▶ WHAT THIS TASK INVOLVES:
This exercise calls for a copy of every line in the listing below that carries the word "parent".

▶ INPUT DATA:

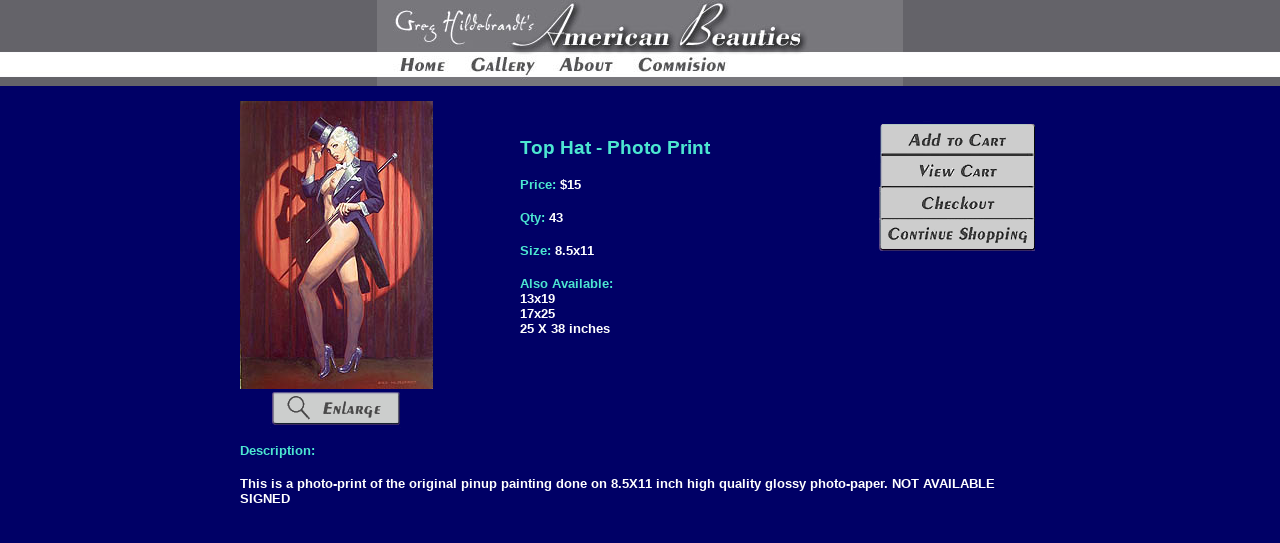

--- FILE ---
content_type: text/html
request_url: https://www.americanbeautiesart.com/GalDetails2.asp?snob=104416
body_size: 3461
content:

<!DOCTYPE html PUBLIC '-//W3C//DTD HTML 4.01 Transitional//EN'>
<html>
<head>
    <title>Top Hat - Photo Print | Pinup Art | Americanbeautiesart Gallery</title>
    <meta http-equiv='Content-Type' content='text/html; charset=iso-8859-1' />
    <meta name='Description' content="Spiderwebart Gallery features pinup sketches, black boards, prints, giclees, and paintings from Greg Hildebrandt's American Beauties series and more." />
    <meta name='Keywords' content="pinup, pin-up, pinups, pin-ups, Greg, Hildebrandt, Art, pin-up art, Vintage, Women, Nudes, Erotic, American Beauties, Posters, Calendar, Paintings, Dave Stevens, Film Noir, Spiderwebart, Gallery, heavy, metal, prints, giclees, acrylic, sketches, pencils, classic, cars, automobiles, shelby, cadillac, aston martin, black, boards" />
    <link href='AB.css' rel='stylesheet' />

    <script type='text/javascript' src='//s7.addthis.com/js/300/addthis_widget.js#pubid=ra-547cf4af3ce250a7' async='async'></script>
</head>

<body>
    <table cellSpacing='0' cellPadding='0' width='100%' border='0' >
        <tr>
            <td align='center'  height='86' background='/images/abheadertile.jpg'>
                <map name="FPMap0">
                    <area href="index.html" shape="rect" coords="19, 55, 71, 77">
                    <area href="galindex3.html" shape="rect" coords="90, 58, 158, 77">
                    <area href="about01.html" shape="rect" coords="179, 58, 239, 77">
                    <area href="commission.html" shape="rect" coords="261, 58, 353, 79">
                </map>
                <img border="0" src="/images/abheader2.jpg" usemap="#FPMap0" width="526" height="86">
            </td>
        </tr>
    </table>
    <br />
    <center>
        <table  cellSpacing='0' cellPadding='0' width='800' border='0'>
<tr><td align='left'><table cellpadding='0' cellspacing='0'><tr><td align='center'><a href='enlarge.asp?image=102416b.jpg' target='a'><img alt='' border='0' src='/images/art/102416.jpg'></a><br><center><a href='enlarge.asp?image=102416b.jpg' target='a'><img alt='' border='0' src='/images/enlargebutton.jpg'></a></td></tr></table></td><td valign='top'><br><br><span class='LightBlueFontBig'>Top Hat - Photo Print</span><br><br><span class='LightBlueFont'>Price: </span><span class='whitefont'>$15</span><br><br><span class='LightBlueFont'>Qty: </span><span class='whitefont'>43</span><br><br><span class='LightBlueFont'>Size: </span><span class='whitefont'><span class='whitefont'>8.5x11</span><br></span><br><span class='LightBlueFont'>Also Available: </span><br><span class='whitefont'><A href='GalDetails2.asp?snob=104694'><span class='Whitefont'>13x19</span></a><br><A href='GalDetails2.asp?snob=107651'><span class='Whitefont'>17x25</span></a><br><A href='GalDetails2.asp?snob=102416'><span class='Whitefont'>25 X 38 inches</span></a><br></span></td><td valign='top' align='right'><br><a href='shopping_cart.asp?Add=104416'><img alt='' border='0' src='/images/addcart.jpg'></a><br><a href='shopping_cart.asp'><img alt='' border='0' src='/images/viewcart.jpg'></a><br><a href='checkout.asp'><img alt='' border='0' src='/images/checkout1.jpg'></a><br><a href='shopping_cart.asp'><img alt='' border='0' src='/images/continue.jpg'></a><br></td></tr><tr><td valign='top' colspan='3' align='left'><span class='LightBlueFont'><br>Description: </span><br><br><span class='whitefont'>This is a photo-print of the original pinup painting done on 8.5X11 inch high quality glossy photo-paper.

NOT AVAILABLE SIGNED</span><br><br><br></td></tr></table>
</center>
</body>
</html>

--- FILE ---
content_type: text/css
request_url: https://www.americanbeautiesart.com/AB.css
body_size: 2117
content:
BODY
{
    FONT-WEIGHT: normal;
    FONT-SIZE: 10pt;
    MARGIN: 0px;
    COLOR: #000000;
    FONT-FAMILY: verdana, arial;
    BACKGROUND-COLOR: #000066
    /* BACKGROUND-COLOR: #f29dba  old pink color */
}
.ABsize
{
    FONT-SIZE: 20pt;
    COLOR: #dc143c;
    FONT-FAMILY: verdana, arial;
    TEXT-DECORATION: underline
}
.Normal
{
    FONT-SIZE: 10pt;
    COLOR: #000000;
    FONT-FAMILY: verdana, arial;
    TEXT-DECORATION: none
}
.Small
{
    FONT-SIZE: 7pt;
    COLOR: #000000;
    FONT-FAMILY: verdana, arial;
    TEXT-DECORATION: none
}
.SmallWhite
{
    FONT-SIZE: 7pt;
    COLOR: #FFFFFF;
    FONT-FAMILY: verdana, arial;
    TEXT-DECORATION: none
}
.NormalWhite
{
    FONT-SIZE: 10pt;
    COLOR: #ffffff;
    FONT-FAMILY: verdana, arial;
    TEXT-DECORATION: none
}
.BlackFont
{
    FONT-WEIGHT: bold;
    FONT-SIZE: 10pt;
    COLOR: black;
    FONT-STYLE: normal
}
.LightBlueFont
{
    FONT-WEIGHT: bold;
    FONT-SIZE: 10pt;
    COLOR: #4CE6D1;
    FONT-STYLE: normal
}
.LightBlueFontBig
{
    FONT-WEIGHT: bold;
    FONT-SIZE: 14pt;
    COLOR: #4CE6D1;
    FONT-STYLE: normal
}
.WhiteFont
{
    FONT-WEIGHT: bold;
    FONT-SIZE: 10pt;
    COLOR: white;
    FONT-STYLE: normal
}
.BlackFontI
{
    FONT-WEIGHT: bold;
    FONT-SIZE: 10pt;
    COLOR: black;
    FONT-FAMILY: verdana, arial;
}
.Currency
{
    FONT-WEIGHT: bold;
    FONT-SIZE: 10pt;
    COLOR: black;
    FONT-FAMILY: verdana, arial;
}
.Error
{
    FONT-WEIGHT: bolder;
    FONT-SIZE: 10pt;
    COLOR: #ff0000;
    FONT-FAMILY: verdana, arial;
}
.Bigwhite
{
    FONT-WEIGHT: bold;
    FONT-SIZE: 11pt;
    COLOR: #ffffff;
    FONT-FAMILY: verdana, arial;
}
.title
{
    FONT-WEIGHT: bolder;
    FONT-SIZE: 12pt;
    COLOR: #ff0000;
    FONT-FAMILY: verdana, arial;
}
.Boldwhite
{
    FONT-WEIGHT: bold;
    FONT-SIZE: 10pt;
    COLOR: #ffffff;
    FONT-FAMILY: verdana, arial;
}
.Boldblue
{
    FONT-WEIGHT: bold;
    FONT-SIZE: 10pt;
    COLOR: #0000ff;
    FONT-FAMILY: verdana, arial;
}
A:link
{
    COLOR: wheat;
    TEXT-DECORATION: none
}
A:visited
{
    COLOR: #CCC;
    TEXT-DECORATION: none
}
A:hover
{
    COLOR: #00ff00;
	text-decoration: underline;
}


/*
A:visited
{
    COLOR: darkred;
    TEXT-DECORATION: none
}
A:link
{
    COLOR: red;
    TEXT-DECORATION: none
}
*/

...

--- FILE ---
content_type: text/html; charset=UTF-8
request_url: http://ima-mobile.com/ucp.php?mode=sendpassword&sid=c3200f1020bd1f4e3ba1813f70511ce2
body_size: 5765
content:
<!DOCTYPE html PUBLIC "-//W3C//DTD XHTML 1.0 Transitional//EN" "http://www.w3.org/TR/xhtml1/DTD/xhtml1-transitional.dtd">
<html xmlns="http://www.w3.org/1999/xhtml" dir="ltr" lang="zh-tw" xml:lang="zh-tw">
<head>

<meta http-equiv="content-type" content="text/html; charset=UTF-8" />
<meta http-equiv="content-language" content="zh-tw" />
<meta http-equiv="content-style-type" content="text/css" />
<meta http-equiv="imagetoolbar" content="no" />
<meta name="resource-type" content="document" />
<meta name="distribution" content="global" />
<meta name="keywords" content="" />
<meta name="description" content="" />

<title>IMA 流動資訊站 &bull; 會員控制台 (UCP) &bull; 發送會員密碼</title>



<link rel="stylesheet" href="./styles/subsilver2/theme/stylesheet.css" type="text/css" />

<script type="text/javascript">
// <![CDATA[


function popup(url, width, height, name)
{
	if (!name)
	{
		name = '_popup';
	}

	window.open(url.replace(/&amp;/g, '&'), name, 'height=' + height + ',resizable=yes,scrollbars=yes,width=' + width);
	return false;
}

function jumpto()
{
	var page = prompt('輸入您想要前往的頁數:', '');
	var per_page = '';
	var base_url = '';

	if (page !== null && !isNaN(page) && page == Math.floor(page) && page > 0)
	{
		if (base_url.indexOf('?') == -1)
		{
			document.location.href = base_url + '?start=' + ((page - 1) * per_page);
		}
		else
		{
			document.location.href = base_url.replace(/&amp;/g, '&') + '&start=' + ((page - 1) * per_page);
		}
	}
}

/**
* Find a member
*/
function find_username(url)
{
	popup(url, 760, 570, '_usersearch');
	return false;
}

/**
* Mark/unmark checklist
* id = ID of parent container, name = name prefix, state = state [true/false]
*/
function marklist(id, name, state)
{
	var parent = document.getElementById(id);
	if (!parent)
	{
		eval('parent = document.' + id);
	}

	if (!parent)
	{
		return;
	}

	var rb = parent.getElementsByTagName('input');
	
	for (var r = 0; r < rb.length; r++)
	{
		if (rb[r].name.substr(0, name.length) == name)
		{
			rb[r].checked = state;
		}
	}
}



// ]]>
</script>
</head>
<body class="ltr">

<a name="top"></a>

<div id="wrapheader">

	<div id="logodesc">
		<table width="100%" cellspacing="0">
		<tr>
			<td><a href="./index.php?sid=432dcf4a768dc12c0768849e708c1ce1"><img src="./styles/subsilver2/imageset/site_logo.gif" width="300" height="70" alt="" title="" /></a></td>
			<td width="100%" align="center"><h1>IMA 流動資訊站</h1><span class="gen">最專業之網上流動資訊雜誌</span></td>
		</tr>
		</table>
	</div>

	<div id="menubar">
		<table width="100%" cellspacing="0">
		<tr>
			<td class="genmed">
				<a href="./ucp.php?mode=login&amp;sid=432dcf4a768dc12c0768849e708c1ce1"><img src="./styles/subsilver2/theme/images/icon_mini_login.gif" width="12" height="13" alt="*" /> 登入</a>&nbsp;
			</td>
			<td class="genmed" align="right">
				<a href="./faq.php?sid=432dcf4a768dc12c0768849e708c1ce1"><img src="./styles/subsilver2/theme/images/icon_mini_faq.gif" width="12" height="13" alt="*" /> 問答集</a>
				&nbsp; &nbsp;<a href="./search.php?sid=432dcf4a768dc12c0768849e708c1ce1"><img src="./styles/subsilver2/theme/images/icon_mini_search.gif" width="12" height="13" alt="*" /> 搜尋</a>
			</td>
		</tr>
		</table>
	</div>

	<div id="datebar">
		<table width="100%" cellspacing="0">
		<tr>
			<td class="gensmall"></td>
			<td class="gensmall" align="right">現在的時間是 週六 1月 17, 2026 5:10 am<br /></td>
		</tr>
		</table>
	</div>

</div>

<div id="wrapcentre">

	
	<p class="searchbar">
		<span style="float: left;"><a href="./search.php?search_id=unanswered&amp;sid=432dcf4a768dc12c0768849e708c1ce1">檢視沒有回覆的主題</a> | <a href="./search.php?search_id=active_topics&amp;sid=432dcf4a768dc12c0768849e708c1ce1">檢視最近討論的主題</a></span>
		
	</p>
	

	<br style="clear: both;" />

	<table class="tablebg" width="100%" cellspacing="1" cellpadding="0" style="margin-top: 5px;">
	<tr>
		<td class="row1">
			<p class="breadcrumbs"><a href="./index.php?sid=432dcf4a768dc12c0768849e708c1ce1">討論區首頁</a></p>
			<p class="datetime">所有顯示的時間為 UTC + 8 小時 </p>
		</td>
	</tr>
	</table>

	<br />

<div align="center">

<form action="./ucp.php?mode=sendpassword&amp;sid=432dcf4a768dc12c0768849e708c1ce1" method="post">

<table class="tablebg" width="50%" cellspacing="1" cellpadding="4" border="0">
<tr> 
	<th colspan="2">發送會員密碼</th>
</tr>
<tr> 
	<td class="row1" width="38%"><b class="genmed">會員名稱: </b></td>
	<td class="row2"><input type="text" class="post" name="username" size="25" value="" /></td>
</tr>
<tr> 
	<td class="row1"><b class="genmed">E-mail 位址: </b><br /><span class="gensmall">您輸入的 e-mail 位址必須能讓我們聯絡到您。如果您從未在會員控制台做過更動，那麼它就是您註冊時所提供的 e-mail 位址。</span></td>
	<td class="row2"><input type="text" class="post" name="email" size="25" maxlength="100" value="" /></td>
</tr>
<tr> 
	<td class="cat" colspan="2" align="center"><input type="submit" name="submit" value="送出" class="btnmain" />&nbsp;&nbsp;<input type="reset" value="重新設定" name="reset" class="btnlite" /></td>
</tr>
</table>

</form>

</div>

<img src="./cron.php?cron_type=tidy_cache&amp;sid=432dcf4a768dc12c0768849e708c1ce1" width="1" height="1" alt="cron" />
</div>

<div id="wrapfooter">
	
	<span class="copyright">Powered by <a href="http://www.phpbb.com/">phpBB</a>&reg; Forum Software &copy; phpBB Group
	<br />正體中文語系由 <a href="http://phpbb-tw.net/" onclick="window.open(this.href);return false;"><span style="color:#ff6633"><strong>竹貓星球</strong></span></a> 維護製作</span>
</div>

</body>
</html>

▶ REPLY TO THE TASK:
* id = ID of parent container, name = name prefix, state = state [true/false]
	var parent = document.getElementById(id);
	if (!parent)
		eval('parent = document.' + id);
	if (!parent)
	var rb = parent.getElementsByTagName('input');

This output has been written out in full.